EXTRAIT DU TEXTE:

········

Chretienté/christianophobie

Il y a cinq-cents ans, le 31 octobre 1517…

…Martin Luther lançait la Réforme de l’Église catholique

    Peu d’hommes, dans l’Histoire, auront autant personnifié, non seulement un courant de pensée théologique mais, surtout, un mouvement religieux qui, en quelques mois seulement, s’étendit à tout un continent, puis l’embrasa, et finalement se répandit dans le monde entier. Selon ses formes, le protestantisme compte aujourd’hui entre 300 et 900 millions de fidèles, dont les deux tiers d’Évangélistes plus ou moins «  dévisseurs d’ampoules » («  Fous de Dieu » dans le langage réformé), soit près de 40% des Chrétiens sur la planète. Son seul équivalent, mais dans l’ordre purement temporel, est celui de Karl Marx, dont nous avons parlé ici le 17 juillet dernier.

    Tout cela à partir d’une simple affiche placardée, le 31 octobre 1517, sur la porte d’une petite église d’Allemagne et sans autre objectif que d’alimenter la discussion sur un sujet certes sensible mais nullement crucial au sein de l’Église catholique de l’époque.

    Infatigable, et même acharné, chercheur en théologie, le moine Martin Luther, de l’ordre des Augustins, avait une trentaine d’années lorsque, après déjà beaucoup d’études sur les Saintes Écritures, il reçut ce qu’il appela plus tard «  l’illumination de la tour ». Durant l’hiver de 1512-1513, il s’enferma dans la tour du monastère de Wittenberg (en Saxe-Anhalt au bord de l’Elbe)  afin d’y approfondir l’exégèse de l’épître de Paul aux Romains et en ressortit transformé par la compréhension, jusqu’ici encore brumeuse à ses yeux, de la notion de justice de Dieu. Soudain, tout était devenu lumineux : les termes en cause ne désignaient pas la justice que Dieu réclame de l’homme ni la condamnation que l’homme doit subir par voie de conséquence, lui le «  pauvre pécheur », mais la justice que Dieu fonde sur le sacrifice de son Fils  et qu’il offre à l’homme pour qu’il soit sauvé par la foi.

········

Quelques entrées:
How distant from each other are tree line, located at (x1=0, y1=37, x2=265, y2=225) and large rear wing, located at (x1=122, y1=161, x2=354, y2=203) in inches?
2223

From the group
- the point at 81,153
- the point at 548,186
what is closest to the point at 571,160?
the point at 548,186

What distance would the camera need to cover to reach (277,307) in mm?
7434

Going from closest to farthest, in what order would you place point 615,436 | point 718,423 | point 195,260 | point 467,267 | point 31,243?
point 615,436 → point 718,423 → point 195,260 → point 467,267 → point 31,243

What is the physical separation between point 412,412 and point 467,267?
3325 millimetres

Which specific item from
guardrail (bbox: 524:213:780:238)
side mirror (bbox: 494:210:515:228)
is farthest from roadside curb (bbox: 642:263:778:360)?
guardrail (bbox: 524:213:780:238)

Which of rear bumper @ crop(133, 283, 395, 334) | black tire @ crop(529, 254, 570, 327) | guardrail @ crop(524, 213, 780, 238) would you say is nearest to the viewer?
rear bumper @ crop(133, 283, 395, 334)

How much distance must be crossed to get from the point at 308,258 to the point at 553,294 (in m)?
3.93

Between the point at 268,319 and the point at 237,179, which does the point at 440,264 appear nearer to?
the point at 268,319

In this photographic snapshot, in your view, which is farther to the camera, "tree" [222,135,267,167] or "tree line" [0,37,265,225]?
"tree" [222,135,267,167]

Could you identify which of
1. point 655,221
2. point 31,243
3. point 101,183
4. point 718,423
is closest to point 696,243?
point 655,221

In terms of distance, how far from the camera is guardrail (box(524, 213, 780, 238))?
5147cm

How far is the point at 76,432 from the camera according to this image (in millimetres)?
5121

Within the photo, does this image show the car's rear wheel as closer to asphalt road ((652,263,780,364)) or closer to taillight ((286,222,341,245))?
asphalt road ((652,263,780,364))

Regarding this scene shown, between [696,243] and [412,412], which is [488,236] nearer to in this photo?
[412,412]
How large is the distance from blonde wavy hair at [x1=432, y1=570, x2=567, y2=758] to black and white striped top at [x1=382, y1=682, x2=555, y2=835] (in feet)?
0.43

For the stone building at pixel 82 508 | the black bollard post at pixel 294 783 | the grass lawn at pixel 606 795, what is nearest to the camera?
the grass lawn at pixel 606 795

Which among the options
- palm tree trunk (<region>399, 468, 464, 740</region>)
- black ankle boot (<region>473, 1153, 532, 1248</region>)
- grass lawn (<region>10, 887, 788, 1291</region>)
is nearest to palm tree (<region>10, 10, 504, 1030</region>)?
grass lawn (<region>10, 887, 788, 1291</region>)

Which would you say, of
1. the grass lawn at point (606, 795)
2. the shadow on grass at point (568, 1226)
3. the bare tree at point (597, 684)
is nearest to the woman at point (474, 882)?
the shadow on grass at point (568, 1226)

········

VOLETS DE L'EXERCICE:
A. D'après le texte sur Martin Luther, répondez brièvement :
(i) Combien de fidèles le protestantisme compte-t-il aujourd'hui ?
(ii) Sur quoi l'affiche du 31 octobre 1517 fut-elle placardée ?
(iii) Durant quel hiver Luther s'enferma-t-il dans la tour du monastère de Wittenberg ?
B. Restituez fidèlement le passage du texte sur Martin Luther qui commence par « Tout cela à » et se poursuit jusqu'à « catholique de l’époque. ».

RÉSULTATS DE L'EXERCICE:
A.
(i) Entre 300 et 900 millions de fidèles.
(ii) Sur la porte d'une petite église d'Allemagne.
(iii) Durant l'hiver de 1512-1513.

B.
Tout cela à partir d’une simple affiche placardée, le 31 octobre 1517, sur la porte d’une petite église d’Allemagne et sans autre objectif que d’alimenter la discussion sur un sujet certes sensible mais nullement crucial au sein de l’Église catholique de l’époque.